- Study text
▼

Many of the basic exercises in the original inner game context of tennis are essentially about trust, and usually involve providing a focus for the conscious brain to keep it occupied and out of mischief so that it doesn’t start interfering with what you’re doing. Saying ‘bounce’ when the ball hits the ground and ‘hit’ when it meets the racket may be an absurdly simply thing to do, but it very effectively silences the distracting stream of inner commentary and keeps your attention on the tennis ball.
Trust exercises for ensembles often have elements of play involved – they invite people to relinquish their dignity and instead engage their fantasy. Examples might include:
- Replacing the given text with a funny word. (Pick your word according to the musical and expressive context, but useful possibilities include: penguin, avocado, toenail and antidisestablishmentarianism.) Encourage the singers to imbue the word with the full meaning of the actual text in all its dramatic glory.
- Sitting-standing-kneeling (as seen in the improvisational game show Whose Line Is It Anyway?). As you sing, each choir member has to make sure that they are in a different position from the singers either side of them.
- Adopt a character quite at odds with actual persona of the music. A Dies Irae sung in the style of an eager four-year-old, for example, or a tender love-song in the style of a vengeful harpy.

▲

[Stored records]
▼

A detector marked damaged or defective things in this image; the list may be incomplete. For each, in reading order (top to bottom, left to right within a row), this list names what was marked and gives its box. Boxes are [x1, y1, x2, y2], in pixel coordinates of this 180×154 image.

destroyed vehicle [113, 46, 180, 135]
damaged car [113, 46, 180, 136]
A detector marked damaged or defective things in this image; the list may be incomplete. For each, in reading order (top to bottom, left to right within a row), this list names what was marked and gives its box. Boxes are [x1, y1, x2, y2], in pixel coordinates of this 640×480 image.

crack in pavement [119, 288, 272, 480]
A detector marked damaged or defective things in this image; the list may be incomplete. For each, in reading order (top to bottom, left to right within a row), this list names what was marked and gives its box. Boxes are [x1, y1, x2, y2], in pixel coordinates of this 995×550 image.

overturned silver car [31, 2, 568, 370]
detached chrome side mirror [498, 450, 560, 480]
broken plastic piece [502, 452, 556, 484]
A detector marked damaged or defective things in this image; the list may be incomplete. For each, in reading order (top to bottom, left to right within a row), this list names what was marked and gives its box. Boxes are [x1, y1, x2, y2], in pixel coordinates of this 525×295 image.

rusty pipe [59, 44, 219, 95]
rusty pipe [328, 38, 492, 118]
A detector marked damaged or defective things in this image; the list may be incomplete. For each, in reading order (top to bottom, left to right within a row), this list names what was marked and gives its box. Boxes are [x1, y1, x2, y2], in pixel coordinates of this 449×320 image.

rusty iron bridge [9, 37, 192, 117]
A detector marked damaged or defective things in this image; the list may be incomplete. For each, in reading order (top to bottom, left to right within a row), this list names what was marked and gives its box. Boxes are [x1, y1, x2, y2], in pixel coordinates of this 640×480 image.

▲

- Using the information
[a] Translate this sentence from the passage on trust exercises into Spanish: "Trust exercises for ensembles often have elements of play involved – they invite people to relinquish their dignity and instead engage their fantasy."
[b] Carry on the passage about trust exercises for singers from the point where it ends.
The lines above play no part in this work.

- Results
[a] Los ejercicios de confianza para conjuntos suelen incluir elementos de juego: invitan a las personas a renunciar a su dignidad y, en cambio, a dar rienda suelta a su fantasía.

[b]
These kinds of exercises are useful in a general way for lightening the atmosphere, getting tension of the voices, bodies and minds, and building a sense of team – all of which are by-products of the basic banishment of negative self-talk. But you can also deploy trust games more strategically to promote specific learning goals. Singing ‘bingo’ every time your part has an accidental supports the development of music literacy; or, at a more advanced stage, singing ‘bingo’ every time the music features a secondary dominant.
In a choral situation of course, you have the double layer of trust issues: the basic inner game issue of trusting yourself, and the ensemble issue of trusting each other. My hunch is that these two layers are interdependent. It is hard to immerse yourself into the musical flow if you know that another singer is liable to criticise your part for its tuning periodically throughout the rehearsal; likewise, it is hard believe in your colleagues if you don’t believe in yourself.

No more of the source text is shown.